→ INSTRUCTIONS FOR THE TASK: Can you retype the passage about the mental illness study, word for word, from "The study was" to "for a year."?

→ PASSAGE:
══════════
The study, conducted by researchers at the University College London and King's College London, also found that women with mental problems are two to three times at a greater risk of suffering from domestic abuse.

The study was based on data from 303 psychiatric outpatients. Around 60 percent of the patients had schizophrenia. The study also included 22,606 respondents from general population. Women in the test group were in contact with community services for a year.

The researchers found that 40 percent of the women with mental illness were victims of rape or attempted rape in adulthood. Around 53 percent of this group had attempted suicide due to sexual assault. This compared to seven percent of women in the general population who were victims of rape.

The study also shows that 12 percent of men with severe mental illness were sexually assaulted compared to 0.5 percent of the general population.

"The number of rape victims among women with severe mental illness is staggering," said lead author Dr Hind Khalifeh of UCL's Division of Psychiatry.

 "At the time of the survey, 10% had experienced sexual assault in the past year, showing that the problems continue throughout adulthood. Considering the high rate of suicide attempts among rape victims in this group, clinicians assessing people after a suicide attempt should consider asking them if they have been sexually assaulted. Currently this is not done and so patients may miss opportunities to receive specialist support," said Khalifeh in a news release.

Domestic violence was also high among people with severe mental illness. Around 69 percent of women and 49 percent of men in this group reported domestic violence.

The researchers said that there is a strong link between psychiatric issues, sexual assault and domestic violence. However, they haven't established a cause and effect relationship. According to the study authors, violence might have contributed to the mental illness.

Medical Research Council and the Big Lottery funded the study and it is published in the journal Psychological Medicine.
══════════
→ GIVEN ENTRIES:

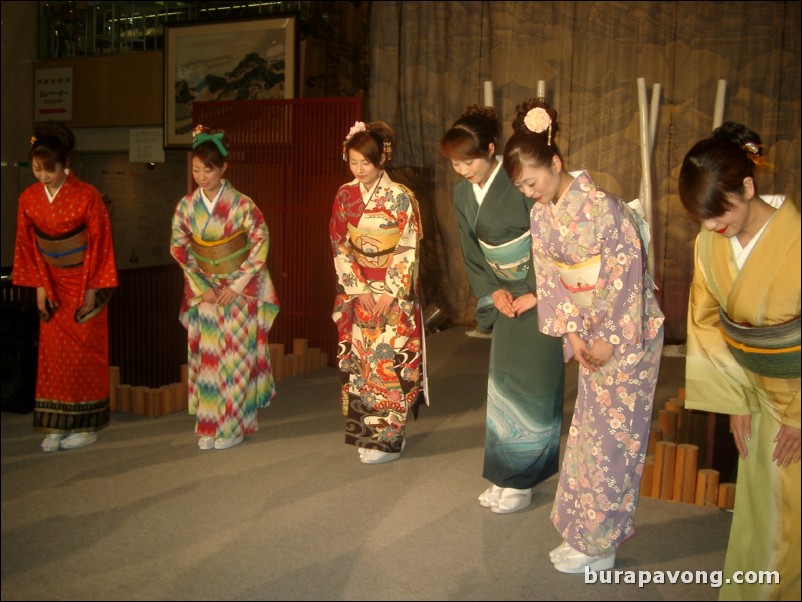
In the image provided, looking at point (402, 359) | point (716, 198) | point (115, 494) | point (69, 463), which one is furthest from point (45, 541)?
point (716, 198)

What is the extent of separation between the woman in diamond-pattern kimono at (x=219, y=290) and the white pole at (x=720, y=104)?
383cm

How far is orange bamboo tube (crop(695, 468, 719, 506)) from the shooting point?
327 centimetres

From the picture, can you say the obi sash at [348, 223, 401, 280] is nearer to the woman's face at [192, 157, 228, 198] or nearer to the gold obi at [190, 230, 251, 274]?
the gold obi at [190, 230, 251, 274]

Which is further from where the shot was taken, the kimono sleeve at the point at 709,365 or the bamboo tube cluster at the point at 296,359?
the bamboo tube cluster at the point at 296,359

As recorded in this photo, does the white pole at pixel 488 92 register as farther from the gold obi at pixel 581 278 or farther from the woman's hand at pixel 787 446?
the woman's hand at pixel 787 446

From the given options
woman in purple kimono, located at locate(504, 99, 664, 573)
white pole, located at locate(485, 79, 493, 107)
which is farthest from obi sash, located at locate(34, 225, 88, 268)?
white pole, located at locate(485, 79, 493, 107)

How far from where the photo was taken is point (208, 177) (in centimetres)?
395

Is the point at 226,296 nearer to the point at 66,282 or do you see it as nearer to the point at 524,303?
the point at 66,282

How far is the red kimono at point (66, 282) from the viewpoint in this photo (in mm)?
Result: 3914

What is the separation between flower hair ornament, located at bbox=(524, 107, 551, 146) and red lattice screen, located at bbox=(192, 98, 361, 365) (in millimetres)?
3245

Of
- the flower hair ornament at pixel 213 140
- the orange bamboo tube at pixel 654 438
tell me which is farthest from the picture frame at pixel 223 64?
the orange bamboo tube at pixel 654 438

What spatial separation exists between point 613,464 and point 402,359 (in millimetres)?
1430

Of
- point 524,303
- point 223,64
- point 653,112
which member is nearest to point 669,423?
point 524,303

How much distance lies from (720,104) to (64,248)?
4.75 metres
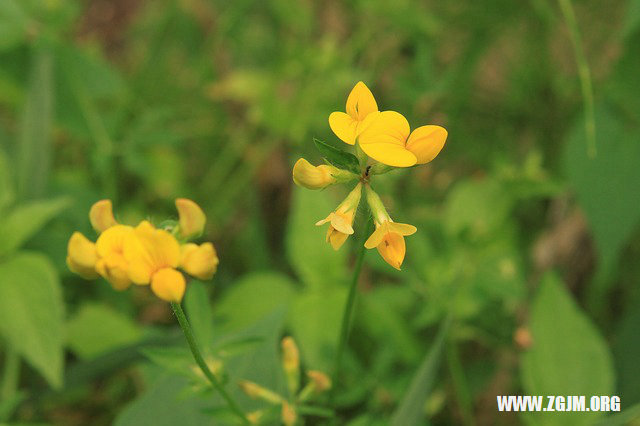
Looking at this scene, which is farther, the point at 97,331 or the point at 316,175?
the point at 97,331

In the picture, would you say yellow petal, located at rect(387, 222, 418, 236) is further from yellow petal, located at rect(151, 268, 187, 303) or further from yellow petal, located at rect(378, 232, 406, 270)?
yellow petal, located at rect(151, 268, 187, 303)

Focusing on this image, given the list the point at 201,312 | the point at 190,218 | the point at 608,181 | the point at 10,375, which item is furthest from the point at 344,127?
the point at 10,375

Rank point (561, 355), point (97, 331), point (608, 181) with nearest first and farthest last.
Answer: point (561, 355)
point (608, 181)
point (97, 331)

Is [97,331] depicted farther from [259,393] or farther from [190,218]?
[190,218]

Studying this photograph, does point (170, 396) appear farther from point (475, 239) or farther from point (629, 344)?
point (629, 344)

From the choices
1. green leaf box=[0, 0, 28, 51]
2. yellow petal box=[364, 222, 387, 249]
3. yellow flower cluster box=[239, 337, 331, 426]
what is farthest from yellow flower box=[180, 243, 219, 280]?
green leaf box=[0, 0, 28, 51]

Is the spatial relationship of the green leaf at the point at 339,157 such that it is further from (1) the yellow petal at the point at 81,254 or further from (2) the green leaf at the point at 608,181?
(2) the green leaf at the point at 608,181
══════════
→ ANSWER SPACE:
The study was based on data from 303 psychiatric outpatients. Around 60 percent of the patients had schizophrenia. The study also included 22,606 respondents from general population. Women in the test group were in contact with community services for a year.